A colega Giuliana Miranda contou a história com a competência de sempre nesta Folha: usando um documento datilografado em 1995 que mais parece ter sido feito em papel de embrulhar pão, o pesquisador Eberhard Frey, do Museu Estadual de História Natural de Karlsruhe, conseguiu atravessar o Atlântico com os fósseis.

Alguns detalhes precisam ser destacados: o tal documento fala em “transporte” das peças (designadas como “duas caixas contendo amostras calcárias com fósseis”, sem dizer que diabos estaria dentro delas), não em posse delas por parte do museu alemão. E isso pelo simples fato de que a legislação brasileira, desde os anos 1940, não permite que esse tipo de objeto fique nas mãos de estrangeiros, ou de particulares no Brasil: fósseis são bens da União, estipula a lei.

Depois que a descrição da espécie foi publicada na revista científica Cretaceous Research, paleontólogos brasileiros, com toda a razão, usaram suas redes sociais para condenar o desrespeito à legislação e à comunidade científica do país. Seguiu-se um show de horrores colonialista: Frey insinuou que o Brasil ainda estava no lucro porque, afinal, o dinossauro não foi incinerado como os fósseis que estavam no Museu Nacional em 2018; o britânico David Martill, outro autor do estudo, também ironizou o incêndio do Museu Nacional e fez questão de lembrar: “Nós [o Reino Unido] ainda somos um império”.

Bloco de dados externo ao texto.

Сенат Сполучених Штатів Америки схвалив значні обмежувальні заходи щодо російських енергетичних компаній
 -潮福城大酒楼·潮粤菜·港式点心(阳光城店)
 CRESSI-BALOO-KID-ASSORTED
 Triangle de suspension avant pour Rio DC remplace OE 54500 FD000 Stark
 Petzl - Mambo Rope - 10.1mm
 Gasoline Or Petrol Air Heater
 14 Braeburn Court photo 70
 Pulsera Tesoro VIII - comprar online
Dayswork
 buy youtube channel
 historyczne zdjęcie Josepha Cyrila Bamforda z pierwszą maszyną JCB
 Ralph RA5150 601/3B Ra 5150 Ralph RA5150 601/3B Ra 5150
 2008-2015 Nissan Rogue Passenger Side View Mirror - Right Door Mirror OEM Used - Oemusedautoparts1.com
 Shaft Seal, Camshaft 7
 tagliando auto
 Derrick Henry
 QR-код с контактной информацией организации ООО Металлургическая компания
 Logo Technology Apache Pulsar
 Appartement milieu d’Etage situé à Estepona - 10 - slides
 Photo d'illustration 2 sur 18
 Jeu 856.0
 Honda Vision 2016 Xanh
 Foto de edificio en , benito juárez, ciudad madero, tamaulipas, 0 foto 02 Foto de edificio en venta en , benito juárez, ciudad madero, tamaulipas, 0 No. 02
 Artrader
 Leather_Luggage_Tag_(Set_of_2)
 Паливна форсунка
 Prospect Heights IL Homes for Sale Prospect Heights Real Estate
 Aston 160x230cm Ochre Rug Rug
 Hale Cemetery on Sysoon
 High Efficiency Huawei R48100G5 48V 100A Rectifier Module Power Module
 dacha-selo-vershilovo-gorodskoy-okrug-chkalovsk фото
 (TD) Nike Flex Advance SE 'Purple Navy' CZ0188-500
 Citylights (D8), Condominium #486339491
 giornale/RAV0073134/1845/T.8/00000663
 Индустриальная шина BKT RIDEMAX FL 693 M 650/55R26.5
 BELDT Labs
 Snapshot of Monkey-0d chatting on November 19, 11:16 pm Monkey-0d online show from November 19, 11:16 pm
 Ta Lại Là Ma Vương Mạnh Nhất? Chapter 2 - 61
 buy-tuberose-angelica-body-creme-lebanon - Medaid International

O jogo, no entanto, parece estar virando. Mobilizando as redes sociais e a comunidade acadêmica, paleontólogas como Aline Ghilardi, da UFRN, e Taissa Rodrigues, da Ufes, bem como a chefia da Sociedade Brasileira de Paleontologia, conseguiram pressionar suficientemente a Cretaceous Research para que a publicação da pesquisa sobre o dino emplumado fosse suspensa, ao menos por enquanto. Agora, a batalha legal deve ser pela repatriação dos fósseis.

E daí? Tudo isso não seria só fixação infantil dos paleontólogos (e minha) com bicho extinto? De novo, discordo. Casos como esse são um microcosmo do muito que há de errado conosco enquanto nação.

Fósseis brasileiros só são traficados por causa da miséria que empurra os sertanejos para uma forma ilegal de comércio e coloca no caminho deles atravessadores espertalhões. Nossos dinos só cruzam fronteiras porque nosso Estado tosco e disfuncional é extremamente eficiente na hora de cobrir pobre de pancada, mas vira amigão do peito do primeiro gringo que conseguir molhar a mão de um fiscal.

Acima de tudo, a saga do Ubirajara mostra que, do outro lado da trincheira, ainda há gente que sabe que a história –e a pré-história– importam. Que construir uma identidade brasileira que valha a pena depende de honestidade e ciência, e não de ignorância e brutalidade. A esses corajosos, meus votos de um feliz 2021.